• _Task brief_
Copy exactly. Include the line containing "Preparation de la", every line after it, and the last line below, but no pictures.

• _Given information_
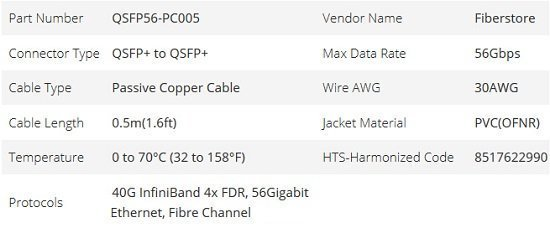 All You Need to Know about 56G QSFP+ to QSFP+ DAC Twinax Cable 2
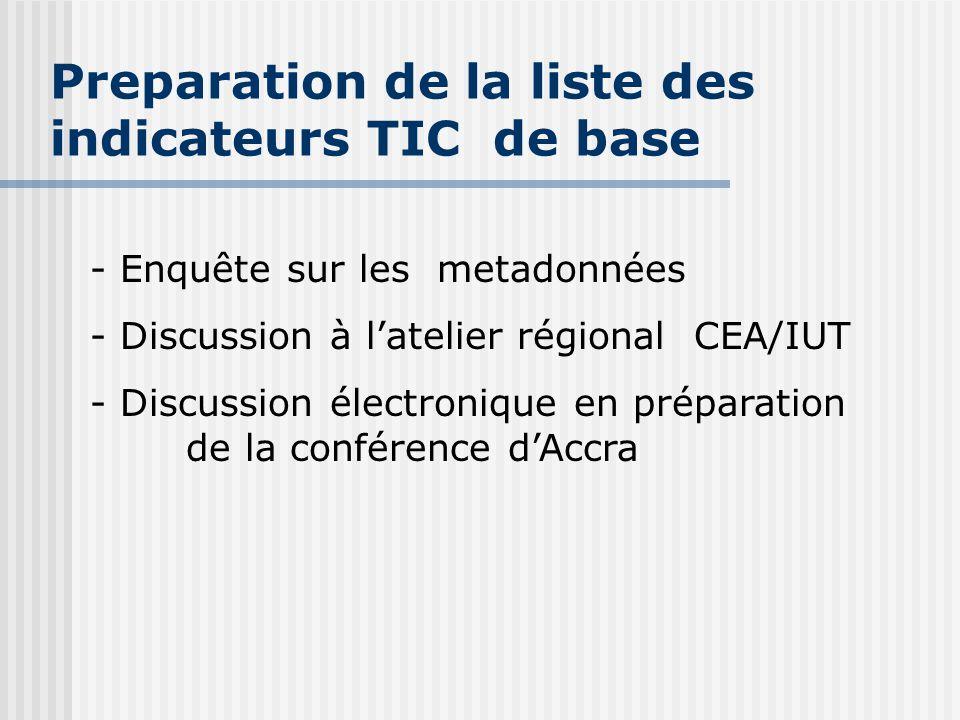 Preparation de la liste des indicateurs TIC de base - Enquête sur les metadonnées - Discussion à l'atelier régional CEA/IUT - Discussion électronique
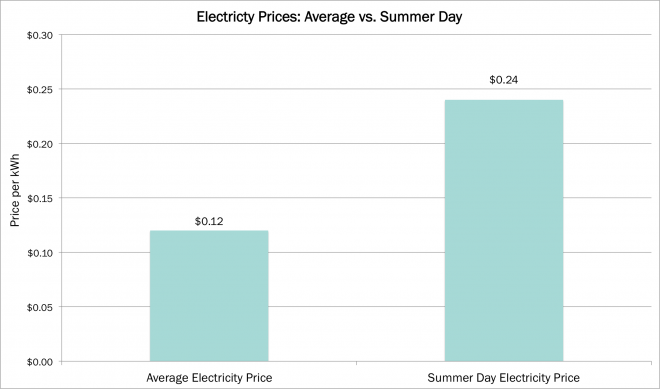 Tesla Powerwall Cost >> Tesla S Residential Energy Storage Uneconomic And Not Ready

• _Solution_
 Preparation de la liste des indicateurs TIC de base - Enquête sur les metadonnées - Discussion à l'atelier régional CEA/IUT - Discussion électronique
 Tesla Powerwall Cost >> Tesla S Residential Energy Storage Uneconomic And Not Ready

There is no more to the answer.